Diggin’ On Kafka

Posted on: Thu 11 April 2013

Putting Apache Kafka through it’s paces at the office and I’m starting to like what I see after some initial confusion.

Why we built this

Kafka is a messaging system that was originally developed at LinkedIn to serve as the foundation for LinkedIn’s activity stream and operational data processing pipeline. It is now used at a variety of different companies for various data pipeline and messaging uses.

Activity stream data is a normal part of any website for reporting on usage of the site. Activity data is things like page views, information about what content was shown, searches, etc. This kind of thing is usually handled by logging the activity out to some kind of file and then periodically aggregating these files for analysis. Operational data is data about the performance of servers (CPU, IO usage, request times, service logs, etc) and a variety of different approaches to aggregating operational data are used.

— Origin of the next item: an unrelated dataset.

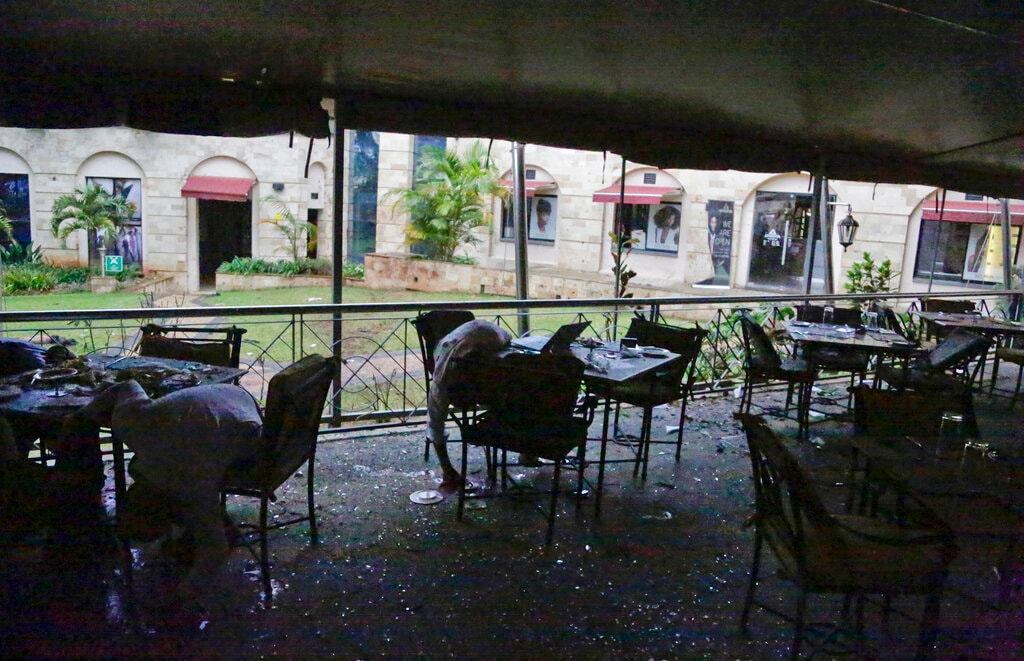 Bodies are seen in a restaurant at the site of an attack on a hotel complex in Nairobi, Kenya, Tuesday, Jan. 15, 2019. Extremists have launched an attack on a luxury hotel in Kenya's capital, sending people fleeing in panic as explosions and heavy gunfire reverberate through the neighborhood. A police officer says he saw bodies,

In recent years, activity and operational data has become a critical part of the production features of websites, and a slightly more sophisticated set of infrastructure is needed.

I like their particular set of design choices. The client consumer side takes a little getting used to if you’re a lazy pub/sub guy like me. Kafka makes the client do a little bit more work and manage its own topic state. The upside is good to great performance, horizontal scaling, and a client can implement the message delivery semantics (at most once, at least once, exactly once) the client needs, without spoiling it for everyone else.

Great to see logical message offsets in the upcoming 0.8.x releases to make life a little easier.